Discover One of History’s Most Ambitious Maps

Martin Waldseemüller’s 1507 map was the oldest document to use “America” to describe the body of land between Africa and Asia

Waldseemüller 1507
This map changed how the world saw itself. Library of Congress/Public Domain

What’s in a map? When viewed as historical documents, most maps go far beyond portraying mere place. Rather, they transmit ideas about the priorities, prejudices and preoccupations of the people who created and used them. And perhaps no map is as important—or as packed with historical promise—as one by German mapmaker Martin Waldseemüller. Now you can delve into the mysteries of the 1507 world map yourself with the launch of A Land Beyond the Stars, a new interactive website that unpacks the map’s many secrets.

It’s the brainchild of the Museo Galileo in Florence, Italy, and was developed with the help of the Library of Congress. The site brings the map to life with interactive features and a cache of historical and cultural context. Relatively little is known about Waldseemüller, the map-making cleric, and his 1507 map, where the term "America" was first coined. (In 2009,  Toby Lester argued in Smithsonian magazine that the name might have come not from Waldseemüller but rather from an Alsatian scholar and poet named Matthias Ringmann, who wrote Introduction to Cosmography, the 1507 book the map was first referenced in.)

To create the map, Waldseemüller used the most up-to-date data available at the time, including new discoveries made by explorer Amerigo Vespucci in the New World. The result was the most detailed, ambitious world map that had ever been produced. Only about 1,000 copies of the map—the first ever to depict an Eastern and Western hemisphere split in two by the Pacific Ocean—were initially printed.

Waldseemüller didn't stop there—his lesser-known 1516 Carta Marina, which turns 500 years old this year, was even more boundary-breaking. As historian Chet Van Duzer explains, Waldseemüller apparently threw out his old sources for his new map, adding new information and using new techniques. “The map is a striking testament both to the cartographer's determination to show the true form of the world, and to the dynamism of early 16th century cartography,” Van Duzer notes.

Carta Marina
Martin Waldseemüller threw out what he thought he knew to make this ambitious 1516 map. Library of Congress/Public Domain

The website devoted to Waldseemüller’s ambitious map was created just in time for the 500th anniversary of the Carta Marina and for “Facts or Fictions: Debating the Mysteries of Early Modern Science and Cartography,” a two-day conference hosted by the Library of Congress in Washington, D.C. The conference also was convened to celebrate the Library of Congress’ acquisition of the Schöner Sammelband, a book that contains the only known copies not just of the Carta Marina, but of other important maps and globe gores, or segments.
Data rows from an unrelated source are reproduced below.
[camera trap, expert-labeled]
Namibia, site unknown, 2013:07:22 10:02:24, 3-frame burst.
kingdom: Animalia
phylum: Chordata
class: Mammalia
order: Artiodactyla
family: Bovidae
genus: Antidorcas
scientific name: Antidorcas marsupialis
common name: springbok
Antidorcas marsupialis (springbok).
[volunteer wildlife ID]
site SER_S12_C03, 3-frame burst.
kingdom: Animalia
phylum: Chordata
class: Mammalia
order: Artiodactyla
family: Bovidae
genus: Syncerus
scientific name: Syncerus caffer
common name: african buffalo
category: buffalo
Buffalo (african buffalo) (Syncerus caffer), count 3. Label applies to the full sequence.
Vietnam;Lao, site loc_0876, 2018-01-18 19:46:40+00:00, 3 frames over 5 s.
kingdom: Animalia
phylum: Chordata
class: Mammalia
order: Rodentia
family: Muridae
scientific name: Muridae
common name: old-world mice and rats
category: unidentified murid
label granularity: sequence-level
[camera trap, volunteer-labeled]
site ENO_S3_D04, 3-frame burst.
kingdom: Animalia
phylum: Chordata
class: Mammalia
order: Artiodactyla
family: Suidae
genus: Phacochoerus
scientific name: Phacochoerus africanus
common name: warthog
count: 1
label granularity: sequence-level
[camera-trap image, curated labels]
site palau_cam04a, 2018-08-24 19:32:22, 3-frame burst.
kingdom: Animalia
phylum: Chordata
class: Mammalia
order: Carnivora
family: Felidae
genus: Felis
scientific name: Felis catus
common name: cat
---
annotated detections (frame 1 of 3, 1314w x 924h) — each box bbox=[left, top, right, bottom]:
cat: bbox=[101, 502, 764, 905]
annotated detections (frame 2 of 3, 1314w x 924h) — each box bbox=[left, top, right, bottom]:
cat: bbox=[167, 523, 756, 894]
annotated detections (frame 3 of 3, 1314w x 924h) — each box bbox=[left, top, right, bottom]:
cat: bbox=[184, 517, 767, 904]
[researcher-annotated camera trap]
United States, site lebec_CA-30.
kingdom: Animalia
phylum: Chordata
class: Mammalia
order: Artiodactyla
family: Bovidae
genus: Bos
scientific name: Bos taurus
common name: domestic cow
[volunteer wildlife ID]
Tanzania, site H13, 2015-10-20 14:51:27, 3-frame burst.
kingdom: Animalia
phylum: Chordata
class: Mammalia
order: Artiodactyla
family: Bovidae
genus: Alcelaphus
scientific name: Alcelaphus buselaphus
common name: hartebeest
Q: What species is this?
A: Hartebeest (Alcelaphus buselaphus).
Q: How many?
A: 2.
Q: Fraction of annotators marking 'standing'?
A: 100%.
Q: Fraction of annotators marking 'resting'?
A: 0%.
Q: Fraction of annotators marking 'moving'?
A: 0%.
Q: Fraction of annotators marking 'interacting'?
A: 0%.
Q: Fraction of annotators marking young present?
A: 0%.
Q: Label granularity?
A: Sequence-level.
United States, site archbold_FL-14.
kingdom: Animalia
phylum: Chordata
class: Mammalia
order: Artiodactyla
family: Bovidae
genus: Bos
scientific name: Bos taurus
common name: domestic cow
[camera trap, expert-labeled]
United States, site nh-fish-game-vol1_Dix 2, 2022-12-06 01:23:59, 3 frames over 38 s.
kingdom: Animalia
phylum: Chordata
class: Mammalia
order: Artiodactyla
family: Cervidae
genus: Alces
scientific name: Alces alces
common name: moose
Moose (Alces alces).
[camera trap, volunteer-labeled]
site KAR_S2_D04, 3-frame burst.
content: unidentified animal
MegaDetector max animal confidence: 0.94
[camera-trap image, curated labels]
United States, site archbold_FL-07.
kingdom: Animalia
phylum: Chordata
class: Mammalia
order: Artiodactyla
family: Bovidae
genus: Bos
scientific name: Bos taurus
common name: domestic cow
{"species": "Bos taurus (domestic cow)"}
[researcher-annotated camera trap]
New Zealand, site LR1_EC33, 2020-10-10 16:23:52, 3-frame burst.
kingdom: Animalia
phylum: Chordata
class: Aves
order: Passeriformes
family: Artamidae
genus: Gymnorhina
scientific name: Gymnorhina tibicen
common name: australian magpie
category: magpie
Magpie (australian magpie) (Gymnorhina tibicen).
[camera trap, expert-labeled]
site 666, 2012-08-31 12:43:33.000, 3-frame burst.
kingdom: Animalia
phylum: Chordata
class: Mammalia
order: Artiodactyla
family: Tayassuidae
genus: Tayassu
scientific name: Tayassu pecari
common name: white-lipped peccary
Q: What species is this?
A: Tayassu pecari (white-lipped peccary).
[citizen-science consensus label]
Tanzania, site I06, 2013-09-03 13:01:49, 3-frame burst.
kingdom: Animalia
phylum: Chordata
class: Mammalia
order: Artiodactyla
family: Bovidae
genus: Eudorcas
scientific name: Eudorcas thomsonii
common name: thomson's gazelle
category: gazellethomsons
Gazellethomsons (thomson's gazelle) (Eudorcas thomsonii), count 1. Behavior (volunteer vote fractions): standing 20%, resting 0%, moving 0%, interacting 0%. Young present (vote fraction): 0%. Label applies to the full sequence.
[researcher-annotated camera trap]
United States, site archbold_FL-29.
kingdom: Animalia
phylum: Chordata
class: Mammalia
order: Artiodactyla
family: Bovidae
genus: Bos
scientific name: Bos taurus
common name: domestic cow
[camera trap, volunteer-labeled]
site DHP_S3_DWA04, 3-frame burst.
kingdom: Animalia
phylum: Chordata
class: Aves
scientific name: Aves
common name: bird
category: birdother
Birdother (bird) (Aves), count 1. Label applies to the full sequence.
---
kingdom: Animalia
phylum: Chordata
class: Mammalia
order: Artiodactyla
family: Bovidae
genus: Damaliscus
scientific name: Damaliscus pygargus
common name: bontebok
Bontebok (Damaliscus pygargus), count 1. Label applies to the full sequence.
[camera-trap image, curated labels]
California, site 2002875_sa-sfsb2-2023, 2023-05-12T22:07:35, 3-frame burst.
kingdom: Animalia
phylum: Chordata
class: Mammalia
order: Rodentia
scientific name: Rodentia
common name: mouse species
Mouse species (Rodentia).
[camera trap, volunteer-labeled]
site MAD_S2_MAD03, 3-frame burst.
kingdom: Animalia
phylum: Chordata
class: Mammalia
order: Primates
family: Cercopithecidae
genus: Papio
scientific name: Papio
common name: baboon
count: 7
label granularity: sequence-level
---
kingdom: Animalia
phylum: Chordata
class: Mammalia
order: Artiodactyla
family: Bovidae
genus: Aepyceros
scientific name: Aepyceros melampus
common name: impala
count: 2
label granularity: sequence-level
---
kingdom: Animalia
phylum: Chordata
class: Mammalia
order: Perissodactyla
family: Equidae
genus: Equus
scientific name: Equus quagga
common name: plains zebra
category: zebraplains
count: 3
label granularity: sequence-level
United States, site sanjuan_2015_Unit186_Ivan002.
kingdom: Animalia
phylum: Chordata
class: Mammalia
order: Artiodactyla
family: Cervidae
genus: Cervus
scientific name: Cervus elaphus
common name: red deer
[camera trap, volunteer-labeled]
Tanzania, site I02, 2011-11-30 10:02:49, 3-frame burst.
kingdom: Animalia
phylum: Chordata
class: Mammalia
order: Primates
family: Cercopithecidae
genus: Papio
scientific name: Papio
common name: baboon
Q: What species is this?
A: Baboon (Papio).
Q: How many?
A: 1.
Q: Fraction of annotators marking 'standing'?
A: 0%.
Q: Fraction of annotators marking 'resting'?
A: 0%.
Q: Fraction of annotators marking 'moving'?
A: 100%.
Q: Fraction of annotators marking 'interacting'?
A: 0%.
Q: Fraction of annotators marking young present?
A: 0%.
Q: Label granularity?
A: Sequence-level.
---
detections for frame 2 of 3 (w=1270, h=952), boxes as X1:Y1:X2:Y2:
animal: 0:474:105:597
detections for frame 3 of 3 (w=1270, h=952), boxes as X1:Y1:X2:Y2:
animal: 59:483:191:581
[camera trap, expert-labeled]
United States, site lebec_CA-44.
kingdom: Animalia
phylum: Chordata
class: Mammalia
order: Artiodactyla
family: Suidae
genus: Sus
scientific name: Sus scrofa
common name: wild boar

At the conference this October, cartographers celebrated Waldseemüller's mapmaking and debated the ins and outs of mysterious, old maps. In a release, the Library of Congress notes that the conference included speakers on the history of everything from literature to science and philosophy—all topics that can be found embedded in the world’s most important historic maps.

The website, in the meantime, explores all of those topics and more. Visitors can uncover the map’s historical context, drill down into geographic regions, check out the map’s climate details, and even browse through a digital library of related books and maps. On its website, the Museo Galileo explains that the interactive website is the result of intensive research on the map. It was designed to share the stories of the map with the broader public and make the map more accessible—a worthy goal for anything that’s so old (and so influential).

So sit back, grab your mouse and take a tour of the globe as it had never before been imagined. Whether you sail the site for its awesome graphics or a sense of the historical context behind the map, one thing is clear: The 1507 masterpiece is much more than a simple case of “you are here.”